(Reading text)
SELECT * FROM WEATHER_REPORT_TSV where actual_mean_temp > 69 and     

  actual_mean_temp < 74;

Whoops! You just hit a runtime error. An important lesson here is that we ran a query directly, without validating the external table like in the previous example. Thus we ran into an error even though the “CREATE_EXTERNAL_TABLE” went through without errors. This is because the “CREATE_EXTERNAL_TABLE” procedure simply creates a table structure (or metadata) over the data, but will not actually check to see whether the data itself is valid; That occurs at validation or runtime. Without validation, our only option would be to visually decipher the problem with the code.

Here’s the real working script this time:

 
DROP TABLE WEATHER_REPORT_TSV;

BEGIN

 DBMS_CLOUD.CREATE_EXTERNAL_TABLE (

    table_name =>'WEATHER_REPORT_TSV',

    credential_name =>'OBJ_STORE_CRED',

    file_uri_list =>'&base_URL/Charlotte_NC_Weather_History.gz',

    format => json_object('ignoremissingcolumns' value 'true',

                          'removequotes' value 'true',

                          'dateformat' value 'mm/dd/yy',

                          'delimiter' value '\t',

                          'recorddelimiter' value '''|''',

                          'skipheaders' value '1',

                          'rejectlimit' value '1',

                          'compression' value 'gzip'),

    column_list => 'REPORT_DATE DATE,

    ACTUAL_MEAN_TEMP NUMBER,

    ACTUAL_MIN_TEMP NUMBER,

    ACTUAL_MAX_TEMP NUMBER,

    AVERAGE_MIN_TEMP NUMBER,

    AVERAGE_MAX_TEMP NUMBER,

    AVERAGE_PRECIPITATION NUMBER'

);

END;

/

SELECT * FROM WEATHER_REPORT_TSV where actual_mean_temp > 69 and     

  actual_mean_temp < 74;

Let us understand the new parameters here, and why our previous script failed:

‘ignoremissingcolumns’ value ‘true’: Notice there is no data for the last column “AVERAGE_PRECIPITATION”. This parameter allows the create external table script to skip over columns from the column list, that have no data in the data file.
‘removequotes’ value ‘true’: The first column ‘date’ has data surrounded by double quotes. For this data to be converted to an Oracle date type, these quotes need to be removed. Note that when using the type parameter for CSV files as we did in the first example, this removequotes option is true by default.

(Description of the task) Continue the tutorial on creating the Charlotte weather external table from the point where it stops.

(Data block)
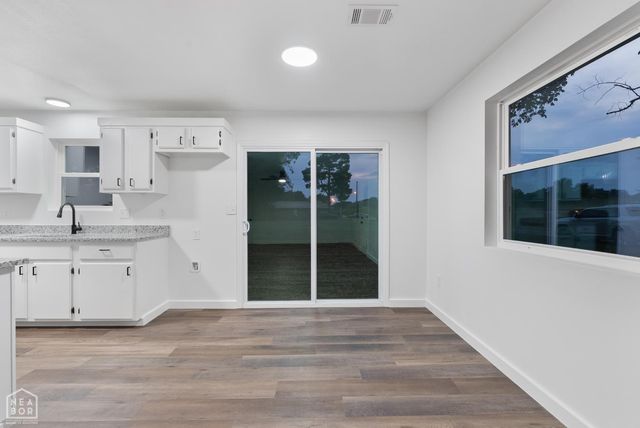 1016 Front Street, Newport, AR 72112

(Output below)
‘dateformat’ value ‘mm/dd/yy’: If we expect a date column to be converted and stored into an Oracle date column (after removing the double quotes of course), we should provide the date column’s format. If we don’t provide a format, the date column will look for the database’s default date format. You can see the dateformat documentation here.
‘delimiter’ value ‘\t’: Fields in this file are tab delimited, so the delimiter we specify is the special character.
‘recorddelimiter’ value ”’|”’: Each record or row in our file is delimited by a pipe ‘|’ symbol, and so we specify this parameter which separates out each row. Note that unlike the delimiter parameter, the recorddelimiter must be enclosed in single quotes as shown here. A nuance here is that the last row in your dataset doesn’t need the record delimiter when it is the default newline character, however it does for other character record delimiters to indicate the end of that row. Also note that since ADW is LINUX/UNIX based, source data files with newline as record delimiters, that have been created on Windows, must use “\r\n” as the format option. Both these nuances will likely have updated functionality in future releases.
‘rejectlimit’ value ‘1’: We need this parameter here to fix an interesting problem. Unlike with the newline character, if we don’t specify a pipe record delimiter here at the very end of the file, we get an error because the API doesn’t recognize where the last row’s, last column ends. If we do specify the pipe record delimiter however, the API expects a new line because the record has been delimited, and we get a null error for the last non-existent row. To fix situations like this, where we know we might have one or more problem rows, we use the reject limit parameter to allow some number of rows to be rejected. If we use ‘unlimited’ as our reject limit, then any number of rows may be rejected. The default reject limit is 0.
‘compression’ value ‘gzip’: Notice the .tsv file is zipped into a gzip “.gz” file, which we have used in the URL. We use this parameter so the file will be unzipped appropriately before the table is created.

As before, once this is successful, the external table structure has been created on top of the data in the object store. It may be validated using the VALIDATE_EXTERNAL_TABLE procedure. In the script above we have already queried it as a table in your Data Warehouse.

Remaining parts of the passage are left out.